The whole problem of the Ghosts of Christmas have been handled well, in fact. Reviewing the 1951 British version of "A Christmas Carol" for The Chicago Sun-Times, Eleanor Keen noted appropriately that the three ghosts are "a trio that resembles fugitives from an eighth-grade play in costumes whipped up by loving hands at home." My memory of that version is that she was right and the ghosts looked ridiculous.

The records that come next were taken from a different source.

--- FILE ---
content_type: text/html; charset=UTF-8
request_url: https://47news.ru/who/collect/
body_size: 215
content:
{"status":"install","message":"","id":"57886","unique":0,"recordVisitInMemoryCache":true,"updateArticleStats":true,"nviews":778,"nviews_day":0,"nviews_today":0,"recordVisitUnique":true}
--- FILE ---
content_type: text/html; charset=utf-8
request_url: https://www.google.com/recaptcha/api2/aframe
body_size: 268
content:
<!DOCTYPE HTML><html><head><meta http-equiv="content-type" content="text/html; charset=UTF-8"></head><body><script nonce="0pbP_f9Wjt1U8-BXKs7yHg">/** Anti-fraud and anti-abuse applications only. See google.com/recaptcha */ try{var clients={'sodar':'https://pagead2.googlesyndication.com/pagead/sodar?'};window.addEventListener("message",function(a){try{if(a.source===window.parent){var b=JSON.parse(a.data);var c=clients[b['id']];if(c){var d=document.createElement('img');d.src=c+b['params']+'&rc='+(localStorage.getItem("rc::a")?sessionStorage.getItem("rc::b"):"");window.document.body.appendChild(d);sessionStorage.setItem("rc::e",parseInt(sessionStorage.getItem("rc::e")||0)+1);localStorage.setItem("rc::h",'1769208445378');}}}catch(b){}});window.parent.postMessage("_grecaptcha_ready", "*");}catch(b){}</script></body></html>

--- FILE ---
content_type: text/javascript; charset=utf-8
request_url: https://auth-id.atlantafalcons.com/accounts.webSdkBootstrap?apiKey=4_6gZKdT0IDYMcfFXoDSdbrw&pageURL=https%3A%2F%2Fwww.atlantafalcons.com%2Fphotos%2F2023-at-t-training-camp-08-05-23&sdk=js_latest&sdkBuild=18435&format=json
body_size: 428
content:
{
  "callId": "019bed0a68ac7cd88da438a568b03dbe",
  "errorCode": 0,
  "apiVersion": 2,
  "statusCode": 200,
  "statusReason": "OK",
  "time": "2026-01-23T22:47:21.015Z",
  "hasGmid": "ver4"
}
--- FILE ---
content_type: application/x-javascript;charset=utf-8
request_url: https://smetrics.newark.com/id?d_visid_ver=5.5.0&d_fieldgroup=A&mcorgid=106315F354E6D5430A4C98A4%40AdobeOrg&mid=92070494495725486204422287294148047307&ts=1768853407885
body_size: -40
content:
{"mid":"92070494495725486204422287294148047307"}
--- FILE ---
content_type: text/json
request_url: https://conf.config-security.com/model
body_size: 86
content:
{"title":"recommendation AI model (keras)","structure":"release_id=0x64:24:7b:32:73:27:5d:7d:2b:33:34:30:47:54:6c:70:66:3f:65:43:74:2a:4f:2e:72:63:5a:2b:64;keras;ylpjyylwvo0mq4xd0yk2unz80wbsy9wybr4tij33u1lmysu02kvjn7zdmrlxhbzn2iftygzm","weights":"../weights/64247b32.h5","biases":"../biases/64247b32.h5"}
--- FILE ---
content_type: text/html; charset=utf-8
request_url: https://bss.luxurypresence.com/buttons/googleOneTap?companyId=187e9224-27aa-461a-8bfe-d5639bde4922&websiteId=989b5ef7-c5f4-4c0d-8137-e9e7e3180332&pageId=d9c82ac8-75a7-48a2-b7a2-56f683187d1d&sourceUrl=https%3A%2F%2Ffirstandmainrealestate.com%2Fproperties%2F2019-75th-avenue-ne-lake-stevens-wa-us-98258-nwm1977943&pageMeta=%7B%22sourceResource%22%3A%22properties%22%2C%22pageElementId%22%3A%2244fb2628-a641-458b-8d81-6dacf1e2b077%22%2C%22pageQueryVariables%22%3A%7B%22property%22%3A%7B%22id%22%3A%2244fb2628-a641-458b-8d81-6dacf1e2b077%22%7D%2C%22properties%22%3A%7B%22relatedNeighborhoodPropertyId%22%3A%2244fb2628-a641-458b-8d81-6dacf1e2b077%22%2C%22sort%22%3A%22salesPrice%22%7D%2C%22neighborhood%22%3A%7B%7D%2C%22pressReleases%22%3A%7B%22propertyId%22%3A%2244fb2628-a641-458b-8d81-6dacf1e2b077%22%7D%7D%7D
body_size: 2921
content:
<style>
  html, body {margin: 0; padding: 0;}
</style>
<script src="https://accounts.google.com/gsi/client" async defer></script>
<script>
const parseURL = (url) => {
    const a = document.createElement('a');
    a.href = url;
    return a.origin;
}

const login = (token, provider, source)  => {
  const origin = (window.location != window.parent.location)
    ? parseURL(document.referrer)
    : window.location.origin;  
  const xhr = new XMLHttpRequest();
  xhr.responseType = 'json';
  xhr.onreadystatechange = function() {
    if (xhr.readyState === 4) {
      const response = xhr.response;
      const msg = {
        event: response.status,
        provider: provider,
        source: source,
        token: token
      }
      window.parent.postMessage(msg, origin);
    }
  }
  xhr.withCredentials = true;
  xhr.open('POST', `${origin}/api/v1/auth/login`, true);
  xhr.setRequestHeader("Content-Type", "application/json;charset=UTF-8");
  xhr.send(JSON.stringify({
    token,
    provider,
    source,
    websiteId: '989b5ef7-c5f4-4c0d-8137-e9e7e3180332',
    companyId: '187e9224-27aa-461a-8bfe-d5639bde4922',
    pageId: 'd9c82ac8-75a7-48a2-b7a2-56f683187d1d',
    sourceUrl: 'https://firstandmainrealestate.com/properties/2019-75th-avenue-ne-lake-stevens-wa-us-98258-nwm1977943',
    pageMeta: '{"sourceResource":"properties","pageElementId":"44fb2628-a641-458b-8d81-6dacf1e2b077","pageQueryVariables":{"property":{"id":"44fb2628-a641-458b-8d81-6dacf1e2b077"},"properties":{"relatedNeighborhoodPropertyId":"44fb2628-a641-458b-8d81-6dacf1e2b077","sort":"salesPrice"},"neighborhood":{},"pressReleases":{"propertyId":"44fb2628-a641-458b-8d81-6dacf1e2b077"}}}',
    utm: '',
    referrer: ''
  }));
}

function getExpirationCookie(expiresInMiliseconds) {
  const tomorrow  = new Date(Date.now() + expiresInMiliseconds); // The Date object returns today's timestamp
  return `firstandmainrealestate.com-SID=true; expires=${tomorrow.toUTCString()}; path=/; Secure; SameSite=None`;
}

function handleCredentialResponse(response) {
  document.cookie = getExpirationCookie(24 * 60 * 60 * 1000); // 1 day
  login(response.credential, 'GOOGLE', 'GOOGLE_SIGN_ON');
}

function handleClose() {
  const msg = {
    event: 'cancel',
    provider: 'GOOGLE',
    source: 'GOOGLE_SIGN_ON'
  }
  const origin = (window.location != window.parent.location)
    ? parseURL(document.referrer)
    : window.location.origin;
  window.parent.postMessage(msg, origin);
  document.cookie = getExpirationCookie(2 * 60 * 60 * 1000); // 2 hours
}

In this version, the ghosts are handled more believably (if that's possible). The Ghost of Christmas Past is a particularly good inspiration: They've made the role female and given it to Dame Edith Evans. She plays it regally and sympathetically by turns, and seems genuinely sorry that Scrooge's childhood was so unhappy. Christmas Present, played by More, is a Falstaffian sort of guy with a big belly and a hearty laugh, who doesn't look like a ghost at all. And Christmas Future is simply a dark, faceless shroud, not unlike Lorado Taft's figure of Time in his Fountain of Life sculpture on the Midway at the University of Chicago. All three figures are miles better than conventional eighth-grade ghosts.
Alec Guinness contributes a Marley wrapped in chains; the Christmas turkey weighs at least 40 pounds; Tiny Tim is appropriately tiny, and Scrooge reforms himself with style. What more could you want? No songs, I'd say.

A musical retelling of Charles Dickens' classic novel about an old bitter miser taken on a journey of self-redemption, courtesy of several mysterious Christmas apparitions.